### GIVEN PASSAGE
◆ ◆ ◆ ◆

How-To Register a Sound Trademark

Registration of sound Trademark


Rule 26(5) provides for registering Sound Marks. To register a particular sound as a trademark, the following are required:

  1. The recording of the sound should be in ‘.mp3’ file format loaded onto a USB stick or a CD/DVD.
  2. The recording of the sound should not exceed thirty seconds’ time.
  3. The recording should be accompanied by a graphical representation of its notation.

All other documents that may be required to file a trademark are required depending upon the case of the applicant.


Registration Process

The entire procedure for registering a sound trademark is the same as registering any other trademark. The following are the steps:

  1. Search: In this step, it is searched whether any existing trademark exists or not, which might be similar to the one desired to be registered. Also, it is searched whether the same trademark which is proposed to be used already exists or not.
  2. Application Filing: An application has to be filed by the applicant with the Trade Marks Registry.
  3. Examination: After a trademark application is filed, it will be examined for any discrepancies. The examiner might accept the trademark, conditionally, or object.3

Once accepted, the trademark is published in the Trademark Journal.

  1. Publication: In this step, the Registrar advertises the proposed trademark in the Trademark Journal. During this time, oppositions may be filed by Third Parties. In case, there is no opposition filed for 3-4 months, the trademark then proceeds for registration. In case there is any opposition filed; there is a fair hearing and decisions are given by the Registrar.
  2. Registration: Once, the preceding steps are completed, the proposed trademark is then registered. A registration certificate is sent to the applicant and the trademark then remains valid for a period of up toBefore 10 Years.


Government Fees

For Individuals/ Startups/Small Enterprises

The Government Fees charged is about INR 4,500 to INR 5,000.

For all Other Cases

The Government Fees charged is about INR 9,500 to INR 10,000.


India and United States of America: A Comparison

India and USA comparison


Sound Trademark is an old concept though it has only started gaining popularity in very recent times. There has been only a handful number of registrations for Sound Trade Marks in India; the first one being Yahoo Inc.’s yodel in the year 2008. There have been many other sound mark registrations thereafter; some of them are as follows:

  1. ICICI Bank – (Corporate jingle – Dhin Chik Dhin Chik)
  2. Britannia Industries (Four note bell sound)
  3. Cisco – (Tune heard on logging in to the conferencing service Web-Ex)
  4. Nokia – (Guitar notes on switching on the device)
  5. National Stock Exchange Theme Song

There have even been no cases relating to sound marks. As such, this area of Trade Mark Registration is slowly gaining importance in India. Prior to the passing of the Trade Mark Rules, 2017, non-conventional trademarks were difficult to be registered; the reasons for which could be attributed to mainly the deficit in the scope of the procedure of registration. This lacuna was eradicated by the Trade Mark Rules, 2017. Rule 26 speaks of various types of registrations that may be made under the Trade Marks Act, 1999 and its Rules thereof.


United States of America


The United States of America is one of the fastest-rising markets for intellectual property registrations. The USPTO has dozens of sound marks registrations that are available for listening on its website.4 In the United States of America, the Lanham Act is the legislation that controls all federal trademark laws5.

◆ ◆ ◆ ◆

### WORK ORDER
Could you pick up the sound trademark piece after its final sentence about the Lanham Act and keep writing it?

### Short text snippets from websites
◆ ◆ ◆ ◆

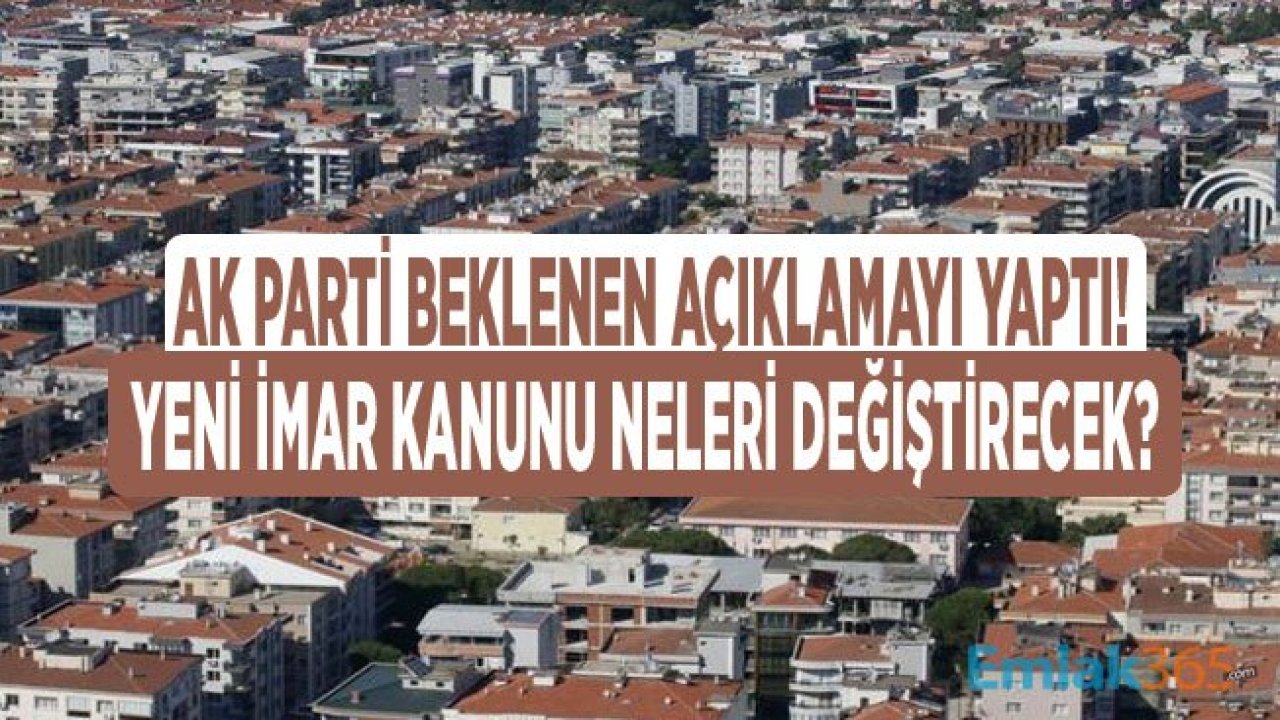 SON DAKİKA: İmar Kanunu Değişiyor, AK Parti İnşaatlar Hakkında Yeni Kanun Teklifi Hakkında Açıklama Yaptı!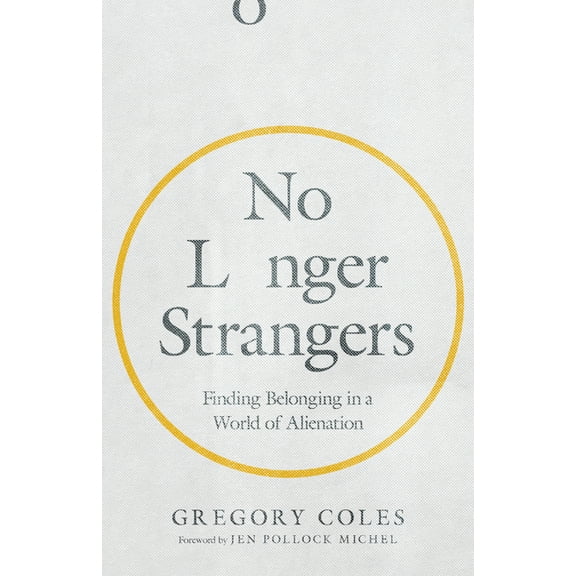 No Longer Strangers: Finding Belonging in a World of Alienation, (Paperback)
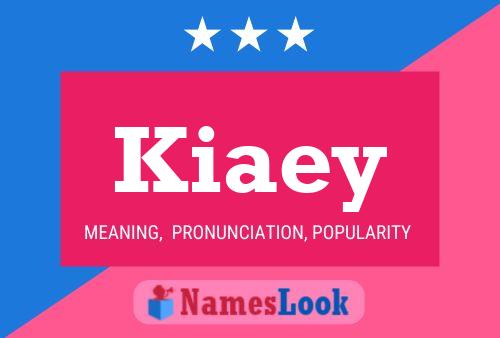 Kiaey Name Poster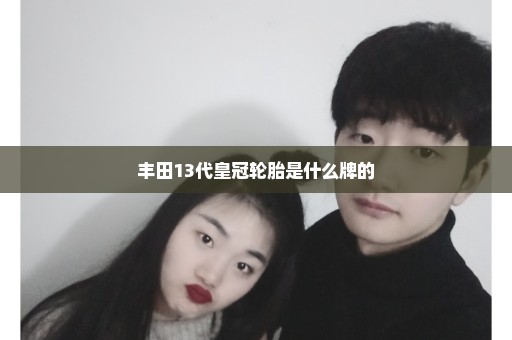 丰田13代皇冠轮胎是什么牌的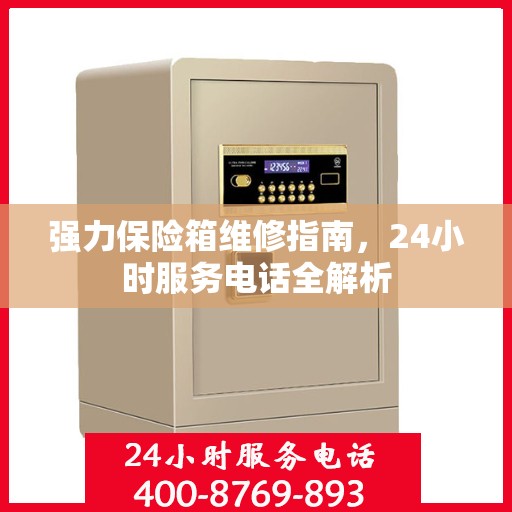 强力保险箱维修指南，24小时服务电话全解析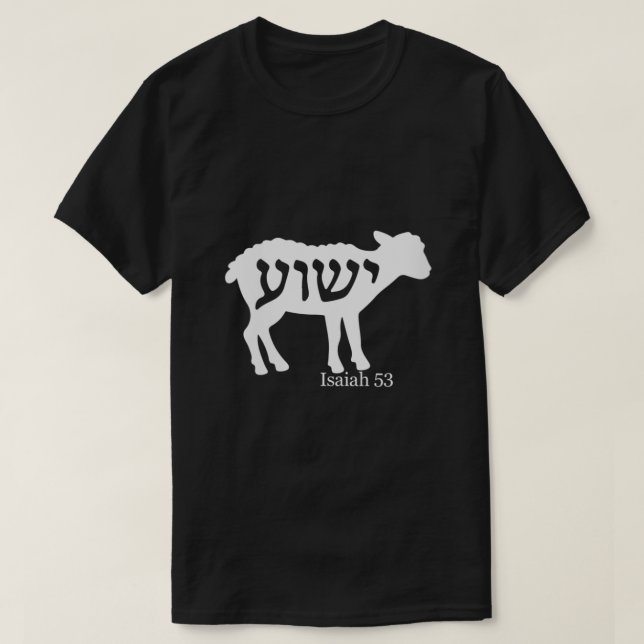 Isaiah 53 Lamb Yeshua Jesus T Shirt (Design framsida)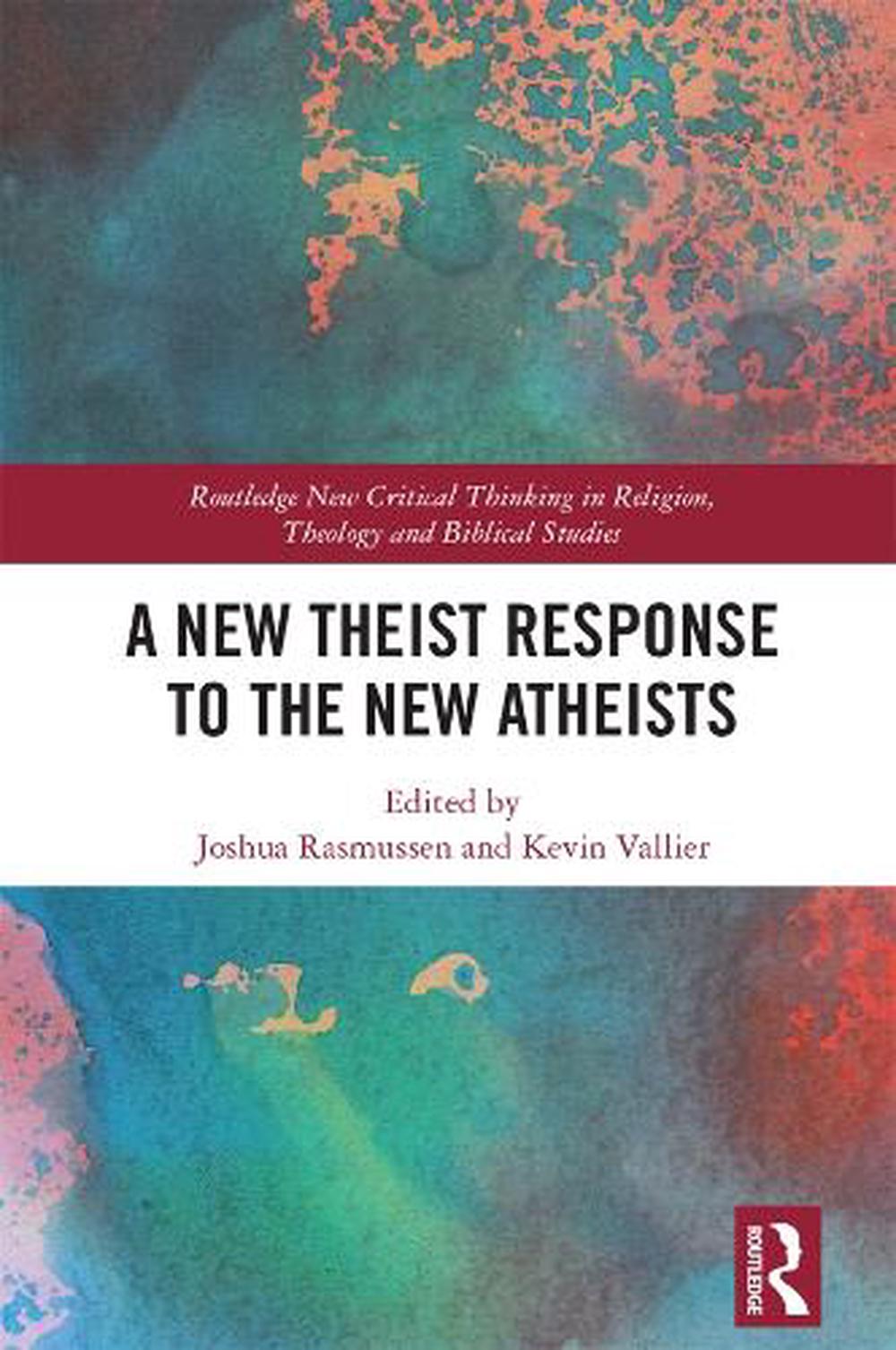 A New Theist Response to the New Atheists by Joshua Rasmussen - ISBN: 9780815352471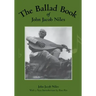 The Ballad Book of John Jacob Niles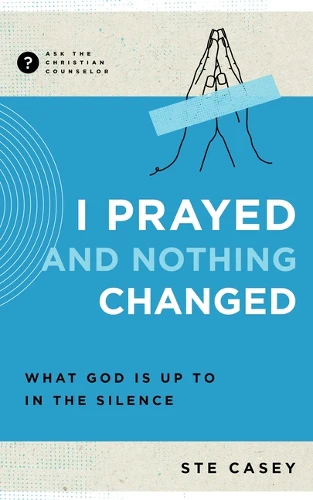 I Prayed and Nothing Changed: What God Is Up to in the Silence (Ask the Christian Counselor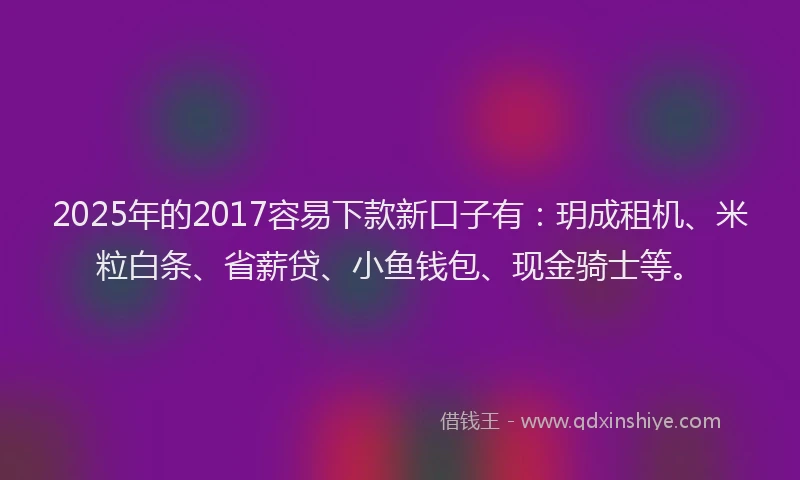 2025年的2017容易下款新口子有：玥成租机、米粒白条、省薪贷、小鱼钱包、现金骑士等。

◆ ◆ ◆ ◆

### EXPECTED OUTPUT
According to the USPTO, there exists a difference between “unique, different, or distinctive sounds and those that resemble or imitate ‘commonplace’ sounds or those to which listeners have been exposed under different circumstances” and which lack distinctiveness or brand association.

In the year 1994, Harley Davidson applied for registering its V-twin engine exhaust sound as its sound mark. Nine oppositions were filed subsequently and after 6 years of litigation, Harley Davidson withdrew the application.


Similarity among all jurisdictions

The main similarity between all jurisdictions is the requirement of a ‘.mp3’ sound file along with its graphical representation in the form of notation. Also, the mark proposed to be used must be distinctive. The same is the primary requirement in the US, UK, Australia, India, etc.


Significant Aspects related to Sound Trademark

Can it be used internationally?

Under the Madrid System, a Sound Mark, or rather any Trade Mark can be used internationally. The requirements will be notified by the regional Trade Mark Registry or Offices of each territory. The official website of WIPO states:6

“The Madrid System is a convenient and cost-effective solution for registering and managing trademarks worldwide. File a single application and pay one set of fees to apply for protection in up to 124 countries. Modify, renew or expand your global trademark portfolio through one centralized system.”


What are the remedies available for infringement?

Every remedy that is available to the owner or a licensed user of a Trade Mark under ordinary circumstances is available in the case of Sound Marks.


How does Sound Trademark differ from Conventional Trademarks?

Sound Mark is not a conventional trademark, which was used to be categorized as comprising only of logos, pictures, signs, symbols, etc. Instead, Sound Marks comprise the original sound proposed to be used as a trademark as well as its graphical representation in the form of notation.

The main point of difference is that Sound Marks are not static, instead, they are used for ‘Audio Branding’. In the case of Sound Marks, the audio is used to quickly convey to a receiver or consumer, the fact of distinction that the Sound Mark makes regarding its products.


How is Sound Trademark more Beneficial than Conventional Trademarks?

Sound Mark helps in the Audio Branding of products of a business. It not only protects the intellectual property of the user of the trademark but also helps in quickly attracting the attention of consumers when suitable advertising media is used.



How can Startups Impact the Business Environment?



Since Sound Marks are only in the stage of gaining popularity in India, Startups aiming to expand their businesses should make use of Sound Trade Marks which would enable such Startups to create a better brand awareness alongside protecting their intellectual property.

Using Sound Marks through suitable media will also improve in better consumer attraction and will also help in the consumer recalling a brand more clearly than other brands. These can give competitive advantages to Startups.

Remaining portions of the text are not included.